Which lines of the data below contain the string "than"? Copy each of them in full, treating uppercase and lowercase as different.
[[ RECORDS SUPPLIED open ]]
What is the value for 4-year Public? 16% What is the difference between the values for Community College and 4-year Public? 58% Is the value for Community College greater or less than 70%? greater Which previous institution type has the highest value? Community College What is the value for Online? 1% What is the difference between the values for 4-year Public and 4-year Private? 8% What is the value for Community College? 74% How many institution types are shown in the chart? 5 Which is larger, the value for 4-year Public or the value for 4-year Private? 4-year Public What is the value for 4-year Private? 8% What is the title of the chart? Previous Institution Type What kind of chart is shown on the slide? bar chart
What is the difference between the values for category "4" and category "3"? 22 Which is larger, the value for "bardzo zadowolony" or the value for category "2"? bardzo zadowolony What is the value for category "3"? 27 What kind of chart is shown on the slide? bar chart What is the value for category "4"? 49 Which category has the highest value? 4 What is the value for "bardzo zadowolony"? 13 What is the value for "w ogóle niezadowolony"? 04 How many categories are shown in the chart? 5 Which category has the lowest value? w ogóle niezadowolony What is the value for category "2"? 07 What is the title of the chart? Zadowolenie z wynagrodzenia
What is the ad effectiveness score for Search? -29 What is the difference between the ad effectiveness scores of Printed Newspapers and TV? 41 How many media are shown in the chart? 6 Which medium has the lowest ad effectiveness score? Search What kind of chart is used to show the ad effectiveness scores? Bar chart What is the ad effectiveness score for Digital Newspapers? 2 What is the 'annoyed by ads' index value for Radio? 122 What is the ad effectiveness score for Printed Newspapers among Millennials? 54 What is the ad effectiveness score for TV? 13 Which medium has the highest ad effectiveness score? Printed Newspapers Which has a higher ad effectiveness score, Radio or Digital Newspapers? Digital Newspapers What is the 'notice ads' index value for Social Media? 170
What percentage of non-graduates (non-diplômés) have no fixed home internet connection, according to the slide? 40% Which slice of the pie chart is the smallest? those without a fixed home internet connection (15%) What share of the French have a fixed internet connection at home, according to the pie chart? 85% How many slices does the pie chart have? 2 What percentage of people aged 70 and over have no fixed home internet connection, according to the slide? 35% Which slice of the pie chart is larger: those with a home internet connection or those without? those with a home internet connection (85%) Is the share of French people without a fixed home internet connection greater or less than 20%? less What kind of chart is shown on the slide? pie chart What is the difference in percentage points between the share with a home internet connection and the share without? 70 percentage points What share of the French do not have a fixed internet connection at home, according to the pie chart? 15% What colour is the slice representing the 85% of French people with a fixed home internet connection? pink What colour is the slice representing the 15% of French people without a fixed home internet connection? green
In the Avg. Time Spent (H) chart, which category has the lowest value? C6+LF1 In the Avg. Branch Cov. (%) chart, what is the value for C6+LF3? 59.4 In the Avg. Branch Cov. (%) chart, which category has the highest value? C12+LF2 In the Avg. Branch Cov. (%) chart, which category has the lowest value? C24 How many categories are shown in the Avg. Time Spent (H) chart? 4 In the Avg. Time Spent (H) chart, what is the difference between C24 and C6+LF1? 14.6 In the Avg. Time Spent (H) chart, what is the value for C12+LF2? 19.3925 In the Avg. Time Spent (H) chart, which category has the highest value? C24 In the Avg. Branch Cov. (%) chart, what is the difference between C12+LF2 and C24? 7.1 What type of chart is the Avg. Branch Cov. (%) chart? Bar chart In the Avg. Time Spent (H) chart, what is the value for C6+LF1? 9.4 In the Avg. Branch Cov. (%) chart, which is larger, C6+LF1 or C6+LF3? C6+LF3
[[ RECORDS SUPPLIED closed ]]
■ RESPONSE TO THIS EXERCISE
What is the value for 4-year Public? 16% What is the difference between the values for Community College and 4-year Public? 58% Is the value for Community College greater or less than 70%? greater Which previous institution type has the highest value? Community College What is the value for Online? 1% What is the difference between the values for 4-year Public and 4-year Private? 8% What is the value for Community College? 74% How many institution types are shown in the chart? 5 Which is larger, the value for 4-year Public or the value for 4-year Private? 4-year Public What is the value for 4-year Private? 8% What is the title of the chart? Previous Institution Type What kind of chart is shown on the slide? bar chart
What percentage of non-graduates (non-diplômés) have no fixed home internet connection, according to the slide? 40% Which slice of the pie chart is the smallest? those without a fixed home internet connection (15%) What share of the French have a fixed internet connection at home, according to the pie chart? 85% How many slices does the pie chart have? 2 What percentage of people aged 70 and over have no fixed home internet connection, according to the slide? 35% Which slice of the pie chart is larger: those with a home internet connection or those without? those with a home internet connection (85%) Is the share of French people without a fixed home internet connection greater or less than 20%? less What kind of chart is shown on the slide? pie chart What is the difference in percentage points between the share with a home internet connection and the share without? 70 percentage points What share of the French do not have a fixed internet connection at home, according to the pie chart? 15% What colour is the slice representing the 85% of French people with a fixed home internet connection? pink What colour is the slice representing the 15% of French people without a fixed home internet connection? green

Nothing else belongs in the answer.